**Your task:**
Can you quote every line of the data below word for word, leaving out the pictures?

____________________

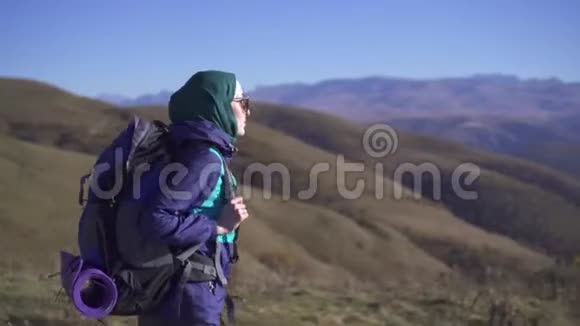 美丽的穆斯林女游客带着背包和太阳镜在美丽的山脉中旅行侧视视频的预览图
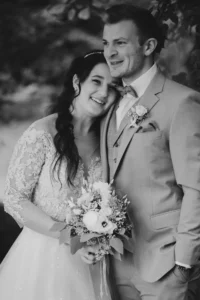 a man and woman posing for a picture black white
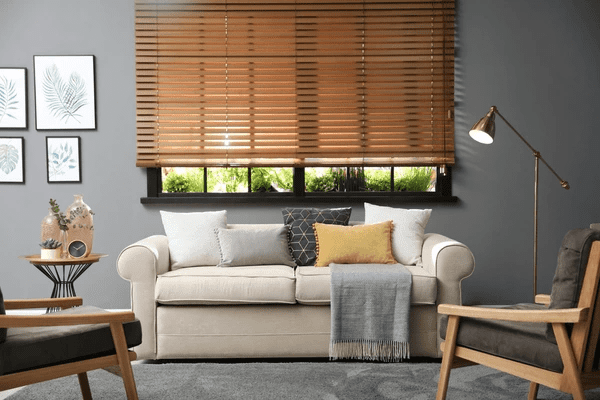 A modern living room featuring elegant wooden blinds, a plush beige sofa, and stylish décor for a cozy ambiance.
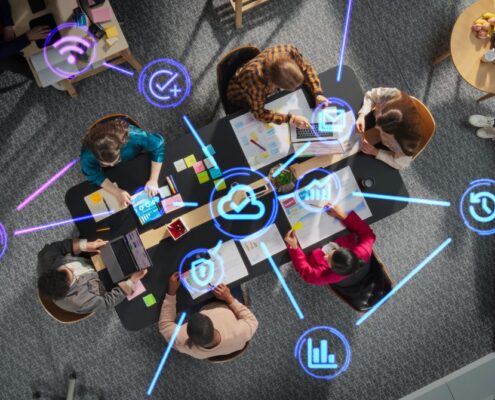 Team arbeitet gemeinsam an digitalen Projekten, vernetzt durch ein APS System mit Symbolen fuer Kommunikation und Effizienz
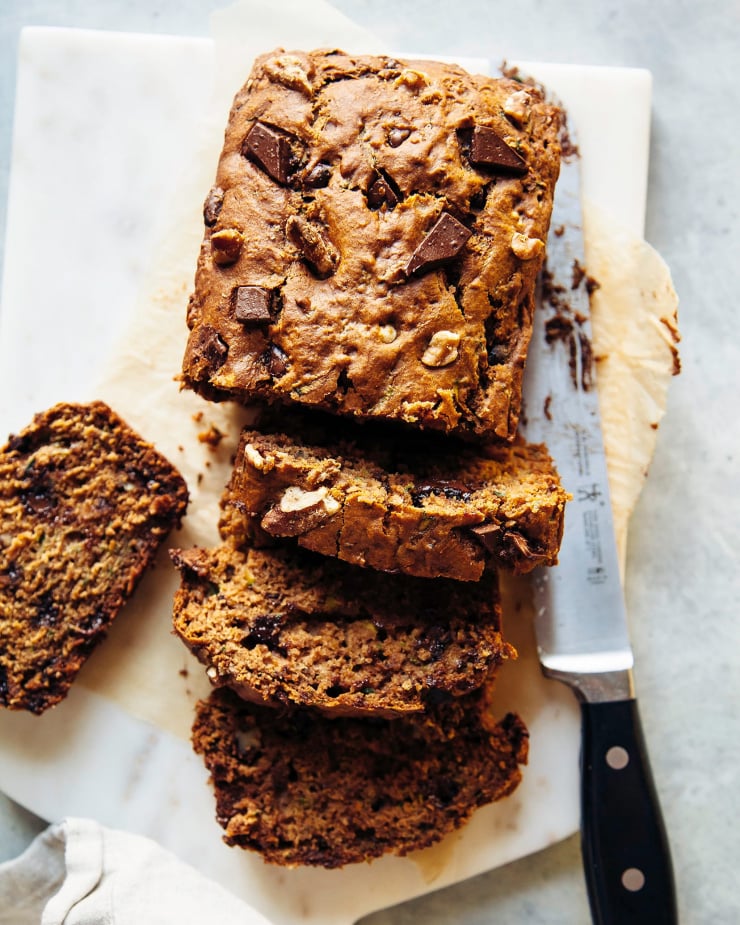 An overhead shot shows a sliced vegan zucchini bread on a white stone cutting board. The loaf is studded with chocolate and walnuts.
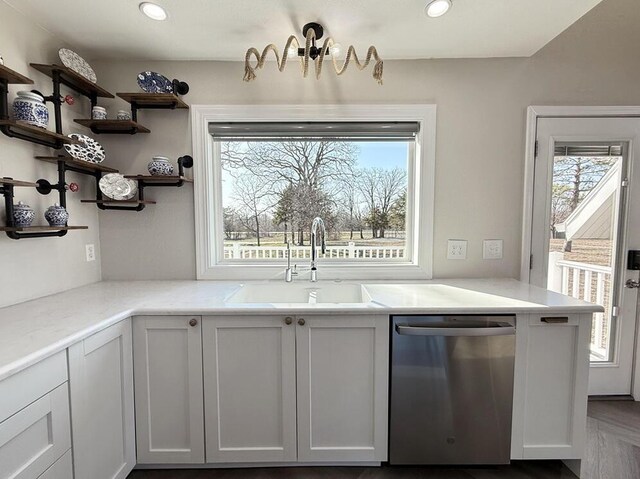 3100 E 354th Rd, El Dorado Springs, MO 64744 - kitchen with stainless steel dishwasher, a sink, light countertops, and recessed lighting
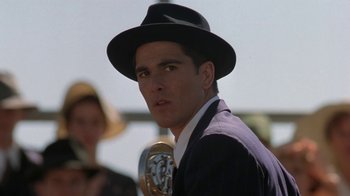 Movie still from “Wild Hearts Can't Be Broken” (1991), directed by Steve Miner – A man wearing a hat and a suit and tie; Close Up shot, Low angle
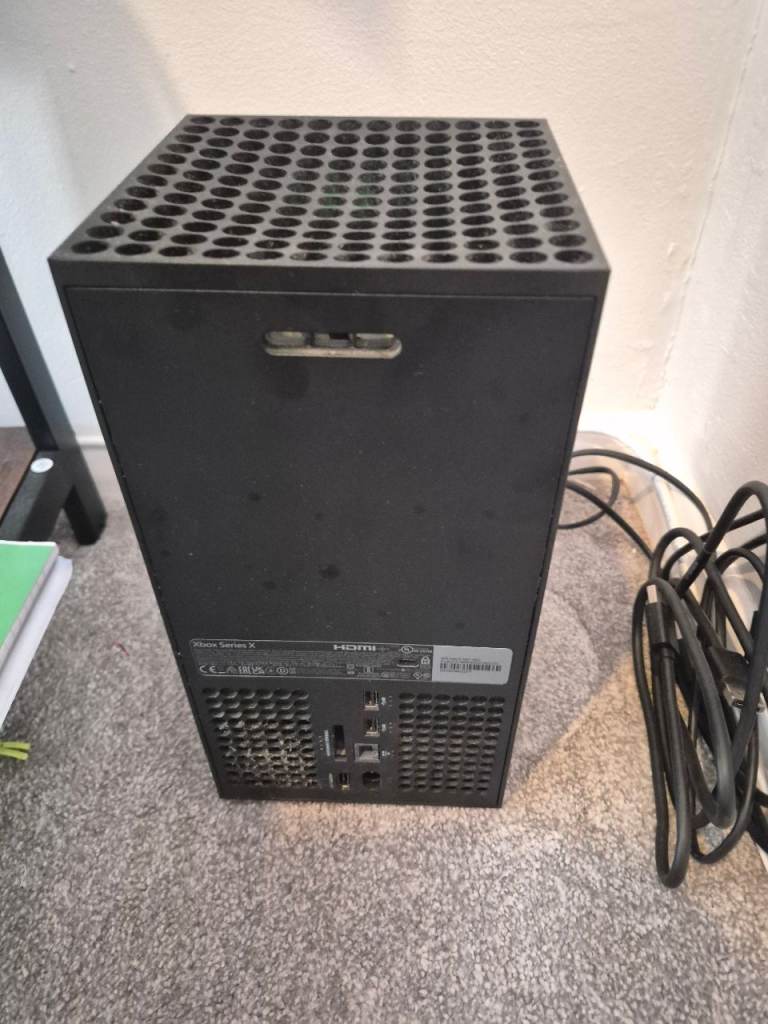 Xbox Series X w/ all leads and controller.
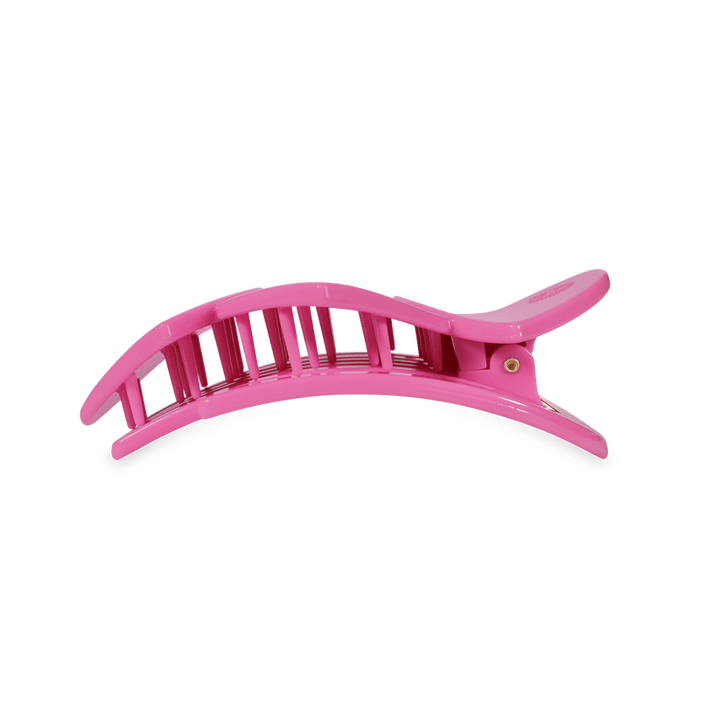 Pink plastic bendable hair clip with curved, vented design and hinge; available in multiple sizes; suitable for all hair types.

____________________

**Completed task:**
 美丽的穆斯林女游客带着背包和太阳镜在美丽的山脉中旅行侧视视频的预览图
 a man and woman posing for a picture black white
 A modern living room featuring elegant wooden blinds, a plush beige sofa, and stylish décor for a cozy ambiance.
 Team arbeitet gemeinsam an digitalen Projekten, vernetzt durch ein APS System mit Symbolen fuer Kommunikation und Effizienz
 An overhead shot shows a sliced vegan zucchini bread on a white stone cutting board. The loaf is studded with chocolate and walnuts.
 3100 E 354th Rd, El Dorado Springs, MO 64744 - kitchen with stainless steel dishwasher, a sink, light countertops, and recessed lighting
 Movie still from “Wild Hearts Can't Be Broken” (1991), directed by Steve Miner – A man wearing a hat and a suit and tie; Close Up shot, Low angle
 Xbox Series X w/ all leads and controller.
 Pink plastic bendable hair clip with curved, vented design and hinge; available in multiple sizes; suitable for all hair types.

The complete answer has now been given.